[erlang-questions] can nodes fail/recover too fast to be seen?

Fri Jul 5 22:03:13 CEST 2013

>>>>> In Erlang, is it possible for a monitored node to fail and recover so quickly that nodes monitoring it won't detect the failure?
>
> No. The TCP connection to the old node instance cannot be used for
> communication with the new node instance, i.e. there is no way that
> communication with the new node instance can be established without the
> local VM generating node_down/'DOWN'/exit messages for the old instance.

OK - so it is TCP that saves the day.  I'm not sure I want to be that 
dependent on TCP, though.  But, for now, it's an convenient solution.

>
>>>>>   Or, is there some kind of internal persistent state that prevents this?
>
> This is where it potentially gets interesting - i.e. assuming *no*
> monitoring or linking - and that's where the "creation" part of a node
> identifier comes into play.

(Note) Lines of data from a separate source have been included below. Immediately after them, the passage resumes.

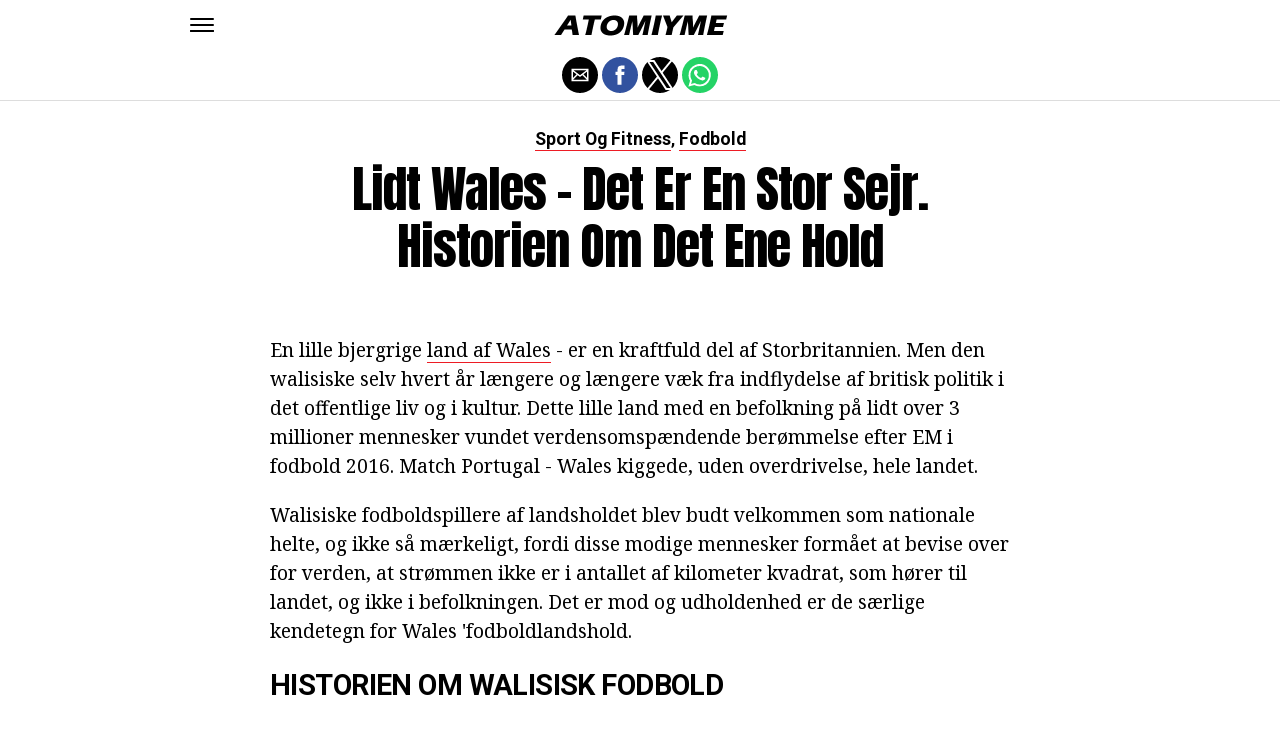

--- FILE ---
content_type: text/html; charset=utf-8
request_url: https://www.google.com/recaptcha/api2/aframe
body_size: 266
content:
<!DOCTYPE HTML><html><head><meta http-equiv="content-type" content="text/html; charset=UTF-8"></head><body><script nonce="zou-zSlh3QQaakG74C4liw">/** Anti-fraud and anti-abuse applications only. See google.com/recaptcha */ try{var clients={'sodar':'https://pagead2.googlesyndication.com/pagead/sodar?'};window.addEventListener("message",function(a){try{if(a.source===window.parent){var b=JSON.parse(a.data);var c=clients[b['id']];if(c){var d=document.createElement('img');d.src=c+b['params']+'&rc='+(localStorage.getItem("rc::a")?sessionStorage.getItem("rc::b"):"");window.document.body.appendChild(d);sessionStorage.setItem("rc::e",parseInt(sessionStorage.getItem("rc::e")||0)+1);localStorage.setItem("rc::h",'1769410062016');}}}catch(b){}});window.parent.postMessage("_grecaptcha_ready", "*");}catch(b){}</script></body></html>

--- FILE ---
content_type: application/javascript; charset=utf-8
request_url: https://fundingchoicesmessages.google.com/f/AGSKWxVfLcwi6ry5Q0aqTV3a_xt-HCrVY1VmRUQTIu2PjytUYJ9ZrGSSTExsdVdE4scNeqXXg4GHxBt83N330Yf5A3fAOsHs7u-o0oOMsdzWFE5eEyDS_asWm_kuurb_2hcyRGLROSzYqvfS9eQ2sBrKgcdFvuG1OiyxrY8_Jjet7iNO6SeM9mVg61lEfg==/_/ads/728./adchoice_/INjspopunder./ads-04./noscript-ad?
body_size: -1289
content:
window['c3bc5938-bdc9-44fa-8320-d2eb5c0774f8'] = true;

--- FILE ---
content_type: text/javascript;charset=utf-8
request_url: https://video.onnetwork.tv/embed.php?ext=optad
body_size: 501
content:
var _ONND_URL_EMBED = 'https://video.onnetwork.tv' ;
var _ONND_URL_CDN_EMBED = 'https://cdn.onnetwork.tv' ;
var _ONNPBaseId = 'ONNP755d51fc7e485ba280e8a8a9b7278511' ;
window.ONTVOpAdConfig=window.ONTVOpAdConfig||[];window.ONTVOpAdAConfig=window.ONTVOpAdAConfig||[];
window.ONTVOptAdPlayer=function(d){window.ONTVOpAdConfig.push(d);console.log("New OA player");console.log(d);};
window.ONTVOptAdAudioPlayer=function(d){d.isCpl=1;d.playertype=d.playertype||"8756/p4";window.ONTVOpAdAConfig.push(d);};
(function(){
  var cs=document.currentScript;
  import('https://cdn.onnetwork.tv/js/player90/embed.min.js?s=1769155977').then((Module) => {
    import('https://cdn.onnetwork.tv/js/player90/embedOptAd.min.js?s=1769155977').then((ModuleOptad) => {
      var pconfig={"version":"86","mobile":0,"deviceClass":"desktop","ios":0,"safari":0,"ar":56.25,"ar1":"16 / 9","ars":"16 / 9","customModule":"https://cdn.onnetwork.tv/js/player90/embedCustomPlayer.min.js?s=1769155977","partnerId":8756,"zIndex":"10","zIndexSticky":"2007483647","vmapdd":0,"debComs":5.1,"debPlComs":5.1,"debAdComs":5.1,"debMvComs":5.1,"debTimings":5.1,"debSticky":5.1,"debCPEvent":5.1} ;
      if(pconfig.isCpl==1){
        ModuleOptad.getTTSConfig(pconfig).then((config)=>{var player=new Module.ONNPlayerClass(config,cs);}).catch((e)=>{console.log(e);});
      }else{
        if(pconfig.ios==1 || pconfig.safari==1 || (!Array.isArray(window.ONTVOpAdConfig) || window.ONTVOpAdConfig.length==0)){
          function callP(){
            if(!Array.isArray(window.ONTVOpAdConfig) || window.ONTVOpAdConfig.length==0){
              setTimeout( ()=>{ callP(); } , 100 );
              return ;
            }
            var config=ModuleOptad.getConfig(pconfig);
            var player=new Module.ONNPlayerClass(config,cs);
          }
          callP();
        }else{
          var config=ModuleOptad.getConfig(pconfig);
          var player=new Module.ONNPlayerClass(config,cs);
        }
      }
    });
  });
})();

If a distributed node restarts, it will get
> a new "creation" value courtesy of epmd, and any any pid() values
> referring to the old node instance will be invalid.
>
> However the "creation" is only 2 bits, so if a node restarts frequently,
> old pid() values may become "valid" once again, i.e. referring to a new,
> different process. Is it a problem in practice, outside academic
> research papers? I've never heard of such a case. If you really have
> this problem, you should probably look at why the node keeps
> restarting...
>
> --Per Hedeland

That's interesting.  I'll make sure I monitor a node before relying on 
pid values from that node.

Thanks,
Jonathan